California Court of Appeals, Fourth District, Third Division
Aug 3, 2010
No. G042748 (Cal. Ct. App. Aug. 3, 2010)

Opinion

NOT TO BE PUBLISHED

Appeal from a judgment of the Superior Court of Orange County, No. 08CF1227 Erick L. Larsh, Judge.

Nunez & Bernstein, E. Alan Nunez, for Defendant and Appellant.

Nicholas S. Chrisos, County Counsel, Nicole M. Walsh, Deputy County Counsel, for Plaintiff and Respondent.


IKOLA, J.

Defendant Indiana Lumbermens Mutual Insurance Company (Surety) moved the court for an order tolling the 180-day bail forfeiture vacation period pursuant to Penal Code section 1305, subdivision (e) (section 1305(e)). The court denied the motion and entered summary judgment for the People. Surety asserts that the court erred in denying the motion because the criminal defendant had been temporarily disabled by his detention by Mexican authorities. Alternatively, Surety asserts the court should have tolled the period on equitable principles. We disagree with both claims, and affirm.

All statutory references are to the Penal Code.

FACTS

Surety posted bond for $500,000 on behalf of criminal defendant Martin Sanchez on April 22, 2008. Sanchez failed to appear in court as required on May 20, 2008. The court ordered the bond forfeited in open court, and sent notice of the forfeiture to the Surety and the bail agent (no longer a party). On the bail agent’s motion, the court extended the initial 180-day forfeiture vacation period by another 180 days, to June 18, 2009.

Evidently, Sanchez had fled the country. Nine days before the forfeiture period expired, authorities in the Mexican town of Xochimilco arrested Sanchez on assault charges. A criminal court judge in Mexico City ordered Sanchez to remain within the town of Xochimilco while the legal process was pending, and required him to check in with authorities every Friday during that time.

A Santa Ana Police Department detective informed Surety and the bail agent, in an e-mail on June 10, 2009, that Sanchez was in custody in Mexico. On June 25, 2009, Surety and the bail agent filed a motion to toll the forfeiture period pursuant to section 1305(e). Surety and the bail agent contended that Sanchez was temporarily detained within the meaning of the statute or, alternatively, that the court should toll the period on equitable grounds. The court denied the motion to toll, and entered summary judgment for the People.

DISCUSSION

Relevant Statutory Law on Bail Exoneration

Once bail is posted, if a criminal defendant fails to appear in court, the court must declare the bail forfeited. (§ 1305, subd. (a).) Upon notice of the forfeiture, the surety generally has 180 days to locate defendant and, in most cases, bring him to court. (§ 1305, subd. (c)(1)-(3).) A surety, bail agent, or depositor may move for an extension of the initial 180 days, and the court may extend the initial period by up to 180 days. (§ 1305.4.)

Section 1305(e) governs the temporary disability of the defendant. A defendant is temporarily disabled if, “by reason of illness, insanity, or detention by military or civil authorities” “the defendant is unable to appear in court during the remainder of the 180-day period” and “absence of the defendant is without the connivance of the bail.” (Id., subd. (e)(1)-(3).) If defendant is temporarily disabled, the court shall order the tolling of the 180-day period until a reasonable time after the disability has ended. (§ 1305(e).) Surety’s statutory claim is that the restriction of Sanchez’s movement to within the town of Xochimilco constituted a detention within the meaning of section 1305(e).

Objective 1
Quote the bail forfeiture opinion from "NOT TO BE PUBLISHED" to "Plaintiff and Respondent.".
Objective 2
Please turn the paragraph of the bail forfeiture opinion that begins "Surety posted bond for $500,000" into a short list, keeping its main facts.
The entries come from a separate source.

Excerpted data

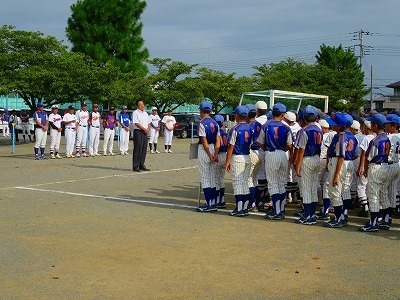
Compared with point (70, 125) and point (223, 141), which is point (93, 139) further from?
point (223, 141)

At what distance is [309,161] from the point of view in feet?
32.4

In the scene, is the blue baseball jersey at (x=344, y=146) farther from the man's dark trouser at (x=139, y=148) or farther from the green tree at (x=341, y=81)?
the green tree at (x=341, y=81)

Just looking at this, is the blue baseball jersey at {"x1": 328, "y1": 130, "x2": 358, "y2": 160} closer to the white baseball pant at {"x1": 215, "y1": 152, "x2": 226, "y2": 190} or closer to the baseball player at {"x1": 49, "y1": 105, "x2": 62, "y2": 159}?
the white baseball pant at {"x1": 215, "y1": 152, "x2": 226, "y2": 190}

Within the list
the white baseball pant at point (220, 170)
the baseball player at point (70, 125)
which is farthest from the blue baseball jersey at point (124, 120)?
the white baseball pant at point (220, 170)

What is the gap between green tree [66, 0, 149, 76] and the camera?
50281 mm

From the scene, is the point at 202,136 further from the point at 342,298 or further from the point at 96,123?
the point at 96,123

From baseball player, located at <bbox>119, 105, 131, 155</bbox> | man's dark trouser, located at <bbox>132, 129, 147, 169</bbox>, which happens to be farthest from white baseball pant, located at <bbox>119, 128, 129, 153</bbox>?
man's dark trouser, located at <bbox>132, 129, 147, 169</bbox>

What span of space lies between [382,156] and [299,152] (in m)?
1.30

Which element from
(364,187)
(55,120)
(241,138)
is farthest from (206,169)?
(55,120)

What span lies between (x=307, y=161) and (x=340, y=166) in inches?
24.4

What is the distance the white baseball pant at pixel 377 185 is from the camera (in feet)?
30.7

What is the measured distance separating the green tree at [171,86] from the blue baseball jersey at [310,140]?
33.6 metres

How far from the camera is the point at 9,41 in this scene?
32.7 metres

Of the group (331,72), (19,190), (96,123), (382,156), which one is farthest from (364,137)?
(331,72)
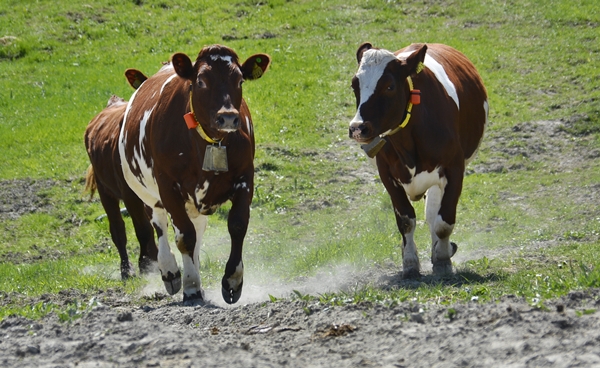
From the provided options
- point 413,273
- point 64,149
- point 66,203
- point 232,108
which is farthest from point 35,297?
point 64,149

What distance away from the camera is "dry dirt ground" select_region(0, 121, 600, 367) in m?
5.84

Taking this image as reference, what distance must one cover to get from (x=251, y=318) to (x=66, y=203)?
10.0 m

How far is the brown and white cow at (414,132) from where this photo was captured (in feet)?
31.4

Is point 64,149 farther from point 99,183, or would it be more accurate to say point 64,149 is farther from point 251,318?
point 251,318

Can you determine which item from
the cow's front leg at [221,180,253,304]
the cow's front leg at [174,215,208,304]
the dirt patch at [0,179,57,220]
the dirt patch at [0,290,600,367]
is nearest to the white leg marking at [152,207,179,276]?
the cow's front leg at [174,215,208,304]

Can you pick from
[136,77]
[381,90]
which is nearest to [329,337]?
[381,90]

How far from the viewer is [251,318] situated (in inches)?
295

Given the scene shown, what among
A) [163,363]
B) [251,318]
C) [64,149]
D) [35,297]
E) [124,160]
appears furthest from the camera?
[64,149]

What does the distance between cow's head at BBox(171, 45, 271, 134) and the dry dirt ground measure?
216 centimetres

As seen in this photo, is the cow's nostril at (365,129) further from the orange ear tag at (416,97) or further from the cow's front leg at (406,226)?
the cow's front leg at (406,226)

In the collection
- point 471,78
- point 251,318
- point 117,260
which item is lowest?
point 117,260

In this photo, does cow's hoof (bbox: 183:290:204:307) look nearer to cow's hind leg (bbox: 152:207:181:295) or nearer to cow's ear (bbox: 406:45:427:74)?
cow's hind leg (bbox: 152:207:181:295)

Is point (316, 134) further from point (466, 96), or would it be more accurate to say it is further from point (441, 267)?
point (441, 267)

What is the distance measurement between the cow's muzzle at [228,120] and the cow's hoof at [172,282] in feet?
7.06
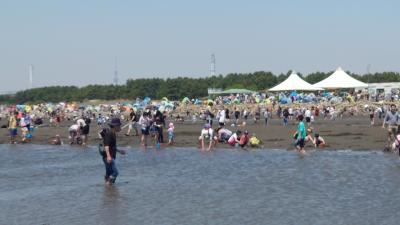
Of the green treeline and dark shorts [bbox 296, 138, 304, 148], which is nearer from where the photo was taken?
dark shorts [bbox 296, 138, 304, 148]

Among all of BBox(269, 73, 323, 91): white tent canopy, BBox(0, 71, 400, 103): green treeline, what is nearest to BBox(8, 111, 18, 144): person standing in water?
BBox(269, 73, 323, 91): white tent canopy

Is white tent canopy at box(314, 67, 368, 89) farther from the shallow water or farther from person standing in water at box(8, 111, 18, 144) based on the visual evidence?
the shallow water

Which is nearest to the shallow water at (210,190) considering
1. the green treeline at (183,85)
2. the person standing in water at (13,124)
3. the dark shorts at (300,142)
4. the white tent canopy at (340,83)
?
the dark shorts at (300,142)

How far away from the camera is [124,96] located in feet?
351

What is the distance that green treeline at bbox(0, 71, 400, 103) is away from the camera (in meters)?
83.3

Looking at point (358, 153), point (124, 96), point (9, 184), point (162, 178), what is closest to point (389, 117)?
point (358, 153)

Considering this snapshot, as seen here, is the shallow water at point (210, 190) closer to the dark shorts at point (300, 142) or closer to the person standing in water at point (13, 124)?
the dark shorts at point (300, 142)

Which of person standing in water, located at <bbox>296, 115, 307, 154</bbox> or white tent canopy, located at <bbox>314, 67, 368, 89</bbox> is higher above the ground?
white tent canopy, located at <bbox>314, 67, 368, 89</bbox>

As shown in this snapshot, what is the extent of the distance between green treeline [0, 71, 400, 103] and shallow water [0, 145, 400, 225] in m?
61.1

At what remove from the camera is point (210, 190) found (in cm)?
1445

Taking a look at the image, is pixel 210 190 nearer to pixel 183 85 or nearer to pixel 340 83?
pixel 340 83

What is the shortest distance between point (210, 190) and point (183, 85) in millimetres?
78764

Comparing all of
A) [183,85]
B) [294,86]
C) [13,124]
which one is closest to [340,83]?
[294,86]

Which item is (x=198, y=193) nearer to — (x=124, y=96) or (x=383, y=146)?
(x=383, y=146)
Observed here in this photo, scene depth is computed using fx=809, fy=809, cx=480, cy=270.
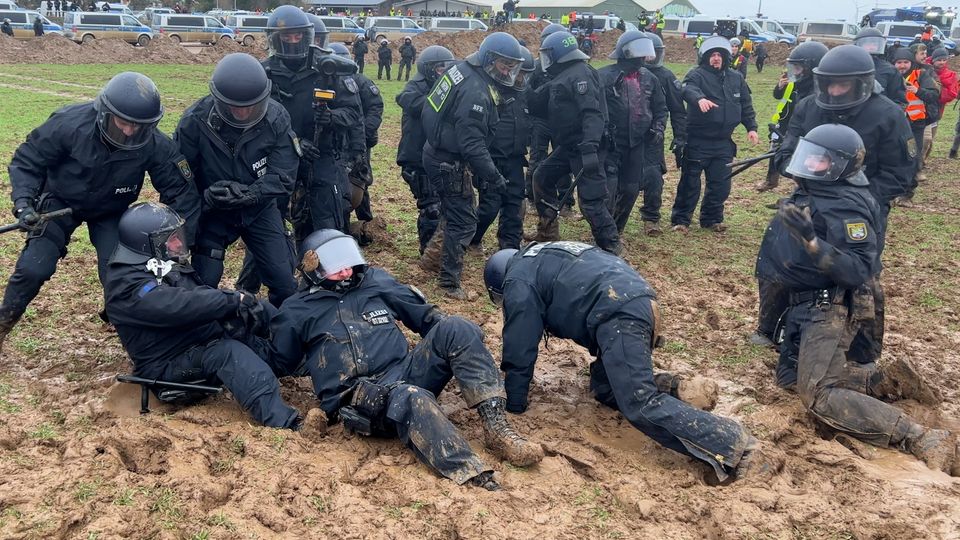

Expected output 1
NOT TO BE PUBLISHED

Appeal from a judgment of the Superior Court of Orange County, No. 08CF1227 Erick L. Larsh, Judge.

Nunez & Bernstein, E. Alan Nunez, for Defendant and Appellant.

Nicholas S. Chrisos, County Counsel, Nicole M. Walsh, Deputy County Counsel, for Plaintiff and Respondent.

Expected output 2
- Surety posted a $500,000 bond for criminal defendant Martin Sanchez on April 22, 2008.
- Sanchez failed to appear in court as required on May 20, 2008.
- The court ordered the bond forfeited in open court and sent notice to Surety and the bail agent.
- On the bail agent's motion, the court extended the initial 180-day forfeiture vacation period by another 180 days, to June 18, 2009.